§ Problem statement
Put every line of the records below into a Markdown table with two columns, "No." for the row number and "Text" for the line, and skip the blank lines. Leave the pictures out of the table.
--- Excerpted records ---
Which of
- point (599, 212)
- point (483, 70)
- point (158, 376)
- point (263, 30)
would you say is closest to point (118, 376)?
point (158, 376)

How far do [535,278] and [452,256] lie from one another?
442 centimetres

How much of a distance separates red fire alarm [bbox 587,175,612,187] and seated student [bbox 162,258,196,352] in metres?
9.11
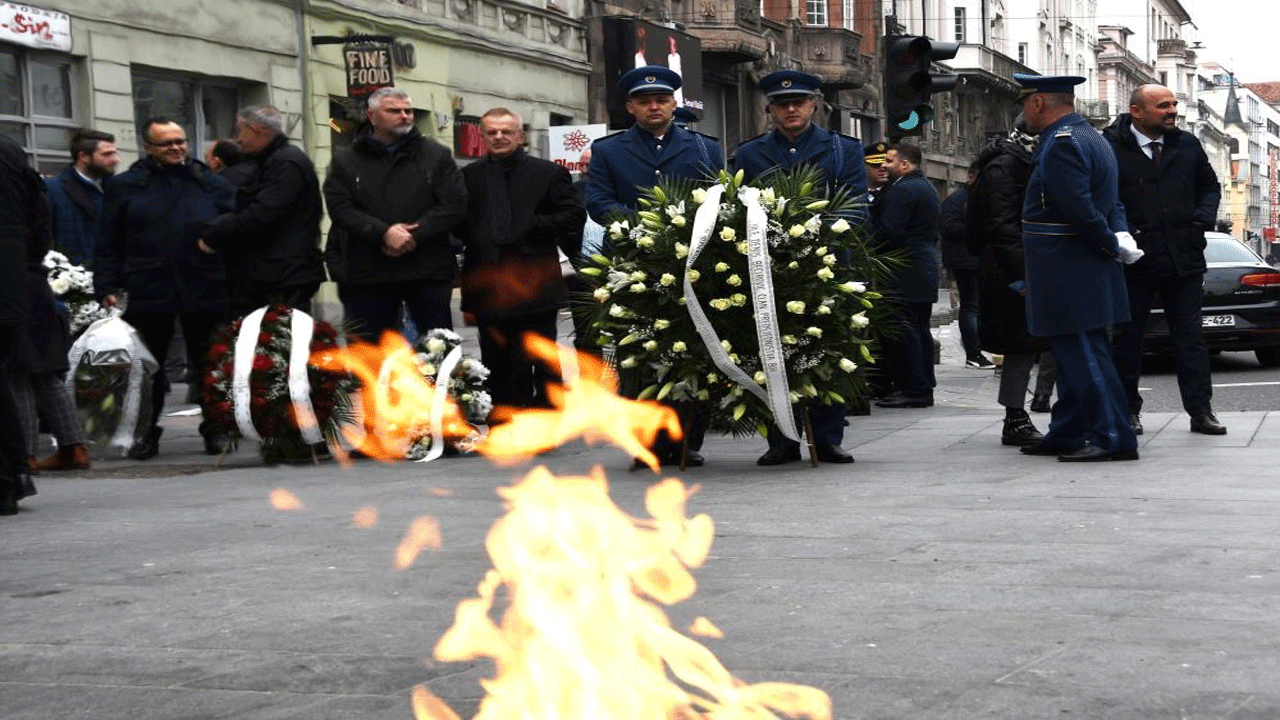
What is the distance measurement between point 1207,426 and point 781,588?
219 inches

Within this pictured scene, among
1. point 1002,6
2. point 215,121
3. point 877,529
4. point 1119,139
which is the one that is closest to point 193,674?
point 877,529

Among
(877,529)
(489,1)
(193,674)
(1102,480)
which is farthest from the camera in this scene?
(489,1)

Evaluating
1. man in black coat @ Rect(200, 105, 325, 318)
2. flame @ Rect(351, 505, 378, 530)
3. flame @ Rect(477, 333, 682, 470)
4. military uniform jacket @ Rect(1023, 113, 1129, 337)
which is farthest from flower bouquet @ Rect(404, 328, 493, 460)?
military uniform jacket @ Rect(1023, 113, 1129, 337)

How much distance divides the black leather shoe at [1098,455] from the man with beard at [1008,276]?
800 mm

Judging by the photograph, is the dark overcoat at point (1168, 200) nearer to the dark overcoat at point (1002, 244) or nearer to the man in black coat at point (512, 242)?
the dark overcoat at point (1002, 244)

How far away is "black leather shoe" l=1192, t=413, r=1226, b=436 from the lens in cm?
1058

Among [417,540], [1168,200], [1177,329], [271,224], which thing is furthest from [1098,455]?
[271,224]

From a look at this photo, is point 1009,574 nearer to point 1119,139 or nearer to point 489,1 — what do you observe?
point 1119,139

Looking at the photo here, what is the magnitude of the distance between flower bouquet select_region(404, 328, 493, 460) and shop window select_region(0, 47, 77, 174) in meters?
10.0

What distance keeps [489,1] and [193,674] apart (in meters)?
25.9

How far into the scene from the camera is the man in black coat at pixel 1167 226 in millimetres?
10344

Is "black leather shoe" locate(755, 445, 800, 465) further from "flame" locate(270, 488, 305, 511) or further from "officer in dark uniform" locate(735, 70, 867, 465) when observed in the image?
"flame" locate(270, 488, 305, 511)

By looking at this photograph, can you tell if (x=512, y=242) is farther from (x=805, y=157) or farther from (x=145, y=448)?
(x=145, y=448)

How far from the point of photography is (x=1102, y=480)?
334 inches
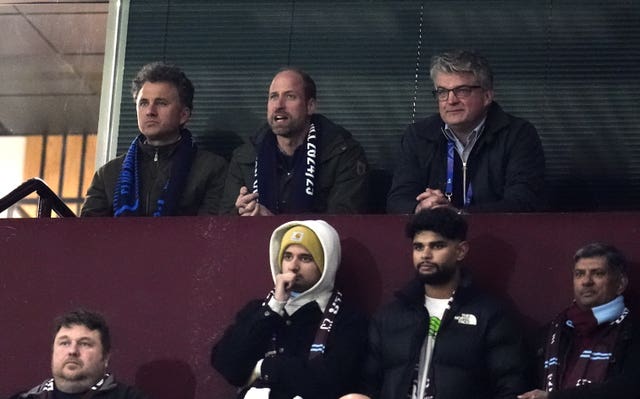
---
§ Exercise output
| No. | Text |
|---|---|
| 1 | Which of |
| 2 | - point (599, 212) |
| 3 | - point (483, 70) |
| 4 | - point (158, 376) |
| 5 | - point (263, 30) |
| 6 | would you say is closest to point (118, 376)? |
| 7 | point (158, 376) |
| 8 | How far do [535,278] and [452,256] lie from one another? |
| 9 | 442 centimetres |
| 10 | How much of a distance separates red fire alarm [bbox 587,175,612,187] and seated student [bbox 162,258,196,352] in metres? |
| 11 | 9.11 |
| 12 | What is the distance measurement between point 1207,426 and point 781,588? |
| 13 | 219 inches |
| 14 | Within this pictured scene, among |
| 15 | 1. point 1002,6 |
| 16 | 2. point 215,121 |
| 17 | 3. point 877,529 |
| 18 | 4. point 1119,139 |
| 19 | which is the one that is closest to point 193,674? |
| 20 | point 877,529 |
| 21 | Among |
| 22 | (877,529) |
| 23 | (489,1) |
| 24 | (193,674) |
| 25 | (1102,480) |
| 26 | which is farthest from the camera in this scene? |
| 27 | (489,1) |
| 28 | Evaluating |
| 29 | 1. man in black coat @ Rect(200, 105, 325, 318) |
| 30 | 2. flame @ Rect(351, 505, 378, 530) |
| 31 | 3. flame @ Rect(477, 333, 682, 470) |
| 32 | 4. military uniform jacket @ Rect(1023, 113, 1129, 337) |
| 33 | which is farthest from flower bouquet @ Rect(404, 328, 493, 460)? |
| 34 | military uniform jacket @ Rect(1023, 113, 1129, 337) |
| 35 | How much distance divides the black leather shoe at [1098,455] from the man with beard at [1008,276]? |
| 36 | 800 mm |
| 37 | Judging by the photograph, is the dark overcoat at point (1168, 200) nearer to the dark overcoat at point (1002, 244) or nearer to the man in black coat at point (512, 242)? |
| 38 | the dark overcoat at point (1002, 244) |
| 39 | How far away is "black leather shoe" l=1192, t=413, r=1226, b=436 from the lens in cm? |
| 40 | 1058 |
| 41 | Among [417,540], [1168,200], [1177,329], [271,224], which thing is furthest from [1098,455]? |
| 42 | [271,224] |
| 43 | From a look at this photo, is point 1009,574 nearer to point 1119,139 or nearer to point 489,1 — what do you observe? |
| 44 | point 1119,139 |
| 45 | Looking at the photo here, what is the magnitude of the distance between flower bouquet select_region(404, 328, 493, 460) and shop window select_region(0, 47, 77, 174) in meters? |
| 46 | 10.0 |
| 47 | What distance keeps [489,1] and [193,674] apart (in meters)? |
| 48 | 25.9 |
| 49 | How far into the scene from the camera is the man in black coat at pixel 1167 226 in millimetres? |
| 50 | 10344 |
| 51 | Is "black leather shoe" locate(755, 445, 800, 465) further from "flame" locate(270, 488, 305, 511) or further from "officer in dark uniform" locate(735, 70, 867, 465) when observed in the image? |
| 52 | "flame" locate(270, 488, 305, 511) |
| 53 | By looking at this photograph, can you tell if (x=512, y=242) is farther from (x=805, y=157) or farther from (x=145, y=448)? |
| 54 | (x=145, y=448) |
| 55 | How far from the point of photography is (x=1102, y=480)? |
| 56 | 334 inches |